The system prioritizes availability over consistency and can respond with possibly stale data which was replicated from other nodes before the partition was created due to some technical failure. Such design choices are generally used while building social media websites such as Facebook, Instagram, Reddit, etc. and online content websites like YouTube, blog, news, etc. where consistency is usually not required, and a bigger problem arises if the service is unavailable causing corporations to lose money since the users may shift to new platform. The system can be distributed across multiple nodes and is designed to operate reliably even in the face of network partitions.

Example databases: Amazon DynamoDB, Google Cloud Spanner.

**3. CP (Consistency and Partition Tolerance)

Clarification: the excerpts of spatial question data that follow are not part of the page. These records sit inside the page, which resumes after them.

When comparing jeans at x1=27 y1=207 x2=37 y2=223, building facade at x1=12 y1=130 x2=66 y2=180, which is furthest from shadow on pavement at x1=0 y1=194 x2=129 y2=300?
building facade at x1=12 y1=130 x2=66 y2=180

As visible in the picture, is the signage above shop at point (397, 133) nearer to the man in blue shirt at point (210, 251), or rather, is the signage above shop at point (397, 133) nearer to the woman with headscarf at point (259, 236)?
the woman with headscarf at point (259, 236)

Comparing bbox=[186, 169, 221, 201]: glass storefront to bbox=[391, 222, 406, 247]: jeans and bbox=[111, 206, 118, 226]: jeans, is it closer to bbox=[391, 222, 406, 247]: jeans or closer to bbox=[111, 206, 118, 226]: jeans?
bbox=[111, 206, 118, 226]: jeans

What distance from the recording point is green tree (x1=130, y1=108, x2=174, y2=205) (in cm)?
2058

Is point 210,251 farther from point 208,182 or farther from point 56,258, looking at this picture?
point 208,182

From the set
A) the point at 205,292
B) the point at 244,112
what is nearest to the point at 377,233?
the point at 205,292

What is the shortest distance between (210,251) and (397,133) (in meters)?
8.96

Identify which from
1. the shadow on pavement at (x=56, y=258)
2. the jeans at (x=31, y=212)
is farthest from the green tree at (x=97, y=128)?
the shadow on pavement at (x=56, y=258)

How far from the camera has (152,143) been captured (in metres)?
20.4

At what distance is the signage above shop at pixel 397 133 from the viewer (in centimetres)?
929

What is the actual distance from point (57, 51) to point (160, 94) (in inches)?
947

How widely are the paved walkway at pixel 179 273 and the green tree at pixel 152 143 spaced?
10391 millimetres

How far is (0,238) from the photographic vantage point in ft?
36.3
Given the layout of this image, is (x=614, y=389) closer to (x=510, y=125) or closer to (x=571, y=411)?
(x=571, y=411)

**These types of system are distributed in nature, ensuring that the request sent by the user to view or modify the data present in the **database nodes are dropped instead of responding with inconsistent data in presence of a network partition.

The system prioritizes consistency over availability and does not allow users to read crucial data from the stored replica which was backed up prior to the occurrence of network partition. Consistency is chosen over availability for critical applications where latest data plays an important role such as stock market application, ticket booking application, banking, etc. where problem will arise due to old data present to users of application.

For example, in a train ticket booking application, there is one seat which can be booked. A replica of the database is created, and it is sent to other nodes of the distributed system. A network outage occurs which causes the user connected to the partitioned node to fetch details from this replica. Some user connected to the unpartitioned part of distributed network and already booked the last remaining seat. However, the user connected to partitioned node will still one seat which makes the available data inconsistent. It would have been better if the user was shown error and make the system unavailable for the user and maintain consistency. Hence consistency is chosen in such scenarios.

Example databases: Apache HBase, MongoDB, Redis.